- TASKS FOR THIS EXERCISE -
[A] In the article about Stuart Binny's retirement, what bowling figures did he return in the ODI against Bangladesh?
[B] Sum up the article about Stuart Binny's retirement in two sentences.
[C] Continue the article about Stuart Binny's retirement from where it stops.

- TEXT EXCERPT -
——————

Earlier today, Stuart Binny announced his retirement from all forms of cricket

MS Dhoni and Stuart Binny
MS Dhoni and Stuart Binny ( Image credit: Twitter)

India all-rounder Stuart Binny announced his retirement from all forms of cricket on Monday. Binny played 6 Tests, 14 ODIs and 3 T20Is for India, accumulating 194, 230 and 35 runs respectively. He also picked 24 wickets across formats. While Binny doesn’t have much to boast about his international career, he delivered a couple of performances that will stay in the memories of fans for a long time.

Binny’s magnificent spell of six wickets for four runs, the best by an Indian till date in ODIs, helped India defend a modest total in an ODI against Bangladesh. Also making his debut in England, Binny played a whirlwind knock of 78 in Nottingham.

Post his retirement, Binny revealed the most memorable moment of his cricketing journey. The all-rounder said receiving his maiden Test cap from Mahendra Singh Dhoni is the most cherishable moment of his life.

“I think my best moment from Indian cricket is when I received my Test cap from MS Dhoni at Nottingham. That’s the moment which I would cherish the most,” said Binny in a conversation with Asianet Newsable.

——————

(Excerpts from a dataset)
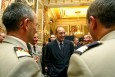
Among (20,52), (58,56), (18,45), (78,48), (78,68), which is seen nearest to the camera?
(78,68)

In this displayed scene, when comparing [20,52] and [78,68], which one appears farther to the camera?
[20,52]

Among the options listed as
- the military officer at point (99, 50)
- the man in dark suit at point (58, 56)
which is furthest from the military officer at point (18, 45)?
the man in dark suit at point (58, 56)

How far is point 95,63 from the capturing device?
4.33ft

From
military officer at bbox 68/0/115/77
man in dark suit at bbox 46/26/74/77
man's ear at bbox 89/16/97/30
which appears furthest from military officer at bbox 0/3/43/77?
man in dark suit at bbox 46/26/74/77

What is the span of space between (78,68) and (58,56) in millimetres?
3991

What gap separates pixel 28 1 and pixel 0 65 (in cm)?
594

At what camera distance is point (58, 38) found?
5539mm

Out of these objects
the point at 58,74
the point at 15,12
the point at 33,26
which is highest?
the point at 15,12

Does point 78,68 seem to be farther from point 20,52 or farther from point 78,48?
point 20,52

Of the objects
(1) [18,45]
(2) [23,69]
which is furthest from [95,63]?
(1) [18,45]

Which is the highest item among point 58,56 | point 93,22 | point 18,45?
point 93,22

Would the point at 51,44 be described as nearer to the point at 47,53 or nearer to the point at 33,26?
the point at 47,53

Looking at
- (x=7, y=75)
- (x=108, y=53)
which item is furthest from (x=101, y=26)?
(x=7, y=75)

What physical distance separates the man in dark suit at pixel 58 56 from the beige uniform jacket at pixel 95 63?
390cm
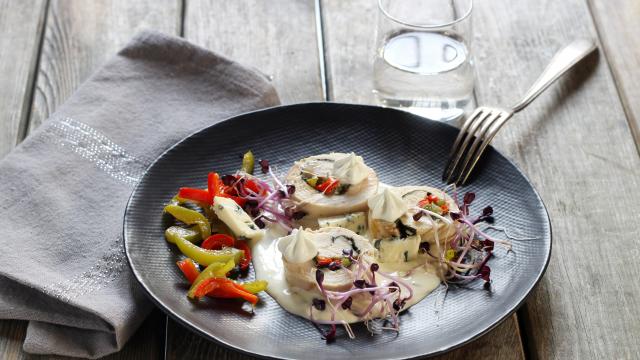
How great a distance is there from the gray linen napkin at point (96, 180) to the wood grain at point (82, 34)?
0.67ft

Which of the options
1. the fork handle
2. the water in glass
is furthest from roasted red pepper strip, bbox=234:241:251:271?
the fork handle

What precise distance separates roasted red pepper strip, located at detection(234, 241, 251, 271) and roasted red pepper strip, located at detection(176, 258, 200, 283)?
0.40ft

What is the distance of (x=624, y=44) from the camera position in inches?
130

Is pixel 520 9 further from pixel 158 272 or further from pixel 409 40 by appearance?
pixel 158 272

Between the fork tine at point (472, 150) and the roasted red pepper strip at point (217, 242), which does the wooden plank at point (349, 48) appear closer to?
the fork tine at point (472, 150)

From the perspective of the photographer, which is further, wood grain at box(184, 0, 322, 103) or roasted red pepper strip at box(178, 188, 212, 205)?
wood grain at box(184, 0, 322, 103)

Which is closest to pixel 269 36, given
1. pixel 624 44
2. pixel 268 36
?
pixel 268 36

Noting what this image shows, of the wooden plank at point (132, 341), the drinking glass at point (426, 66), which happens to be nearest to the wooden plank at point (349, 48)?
the drinking glass at point (426, 66)

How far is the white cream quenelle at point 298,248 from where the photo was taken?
208 centimetres

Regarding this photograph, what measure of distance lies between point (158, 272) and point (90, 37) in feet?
4.87

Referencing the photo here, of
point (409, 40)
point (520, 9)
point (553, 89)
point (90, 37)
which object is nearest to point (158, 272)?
point (409, 40)

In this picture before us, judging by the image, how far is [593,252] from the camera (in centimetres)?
251

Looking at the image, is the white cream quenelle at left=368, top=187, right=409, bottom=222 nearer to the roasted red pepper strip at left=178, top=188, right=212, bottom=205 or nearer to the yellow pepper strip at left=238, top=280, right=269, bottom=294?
the yellow pepper strip at left=238, top=280, right=269, bottom=294

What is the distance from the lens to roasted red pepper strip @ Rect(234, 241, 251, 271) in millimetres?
2234
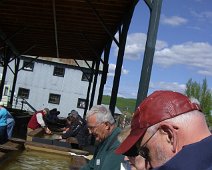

——————

- EXPECTED RESPONSES -
[A] Six wickets for four runs.

[B] India all-rounder Stuart Binny retired from all forms of cricket on Monday after playing 6 Tests, 14 ODIs and 3 T20Is. His memorable performances include a six-for-four spell against Bangladesh and a 78 on debut in Nottingham, and he called receiving his Test cap from MS Dhoni the moment he cherishes most.

[C]
“He [MS Dhoni] told me that I had deserved this opportunity and that I had performed consistently well in the Ranji Trophy for three-four seasons. And obviously, if you can do it in the Ranji Trophy, it is just a matter of believing that I could do well in Test cricket as well. He also assured me that I had the full support of the Indian team, and he wanted me to go out and express myself,” he added.

India was long looking for a fast-bowling all-rounder and Binny made a promising start to his career. However, the emergence of Hardik Pandya and lack of consistent performances led to his ouster from the team. Talking about his decision to quit cricket, Binny said he decided to draw curtains on his career because of the uncertainty in domestic cricket due to the pandemic.

“I think I have reached a stage where cricket has become difficult for me because of the pandemic. First and foremost, there was not enough cricket played in the last two years. And, to be a professional cricketer, you need to be playing cricket continuously and also practice regularly.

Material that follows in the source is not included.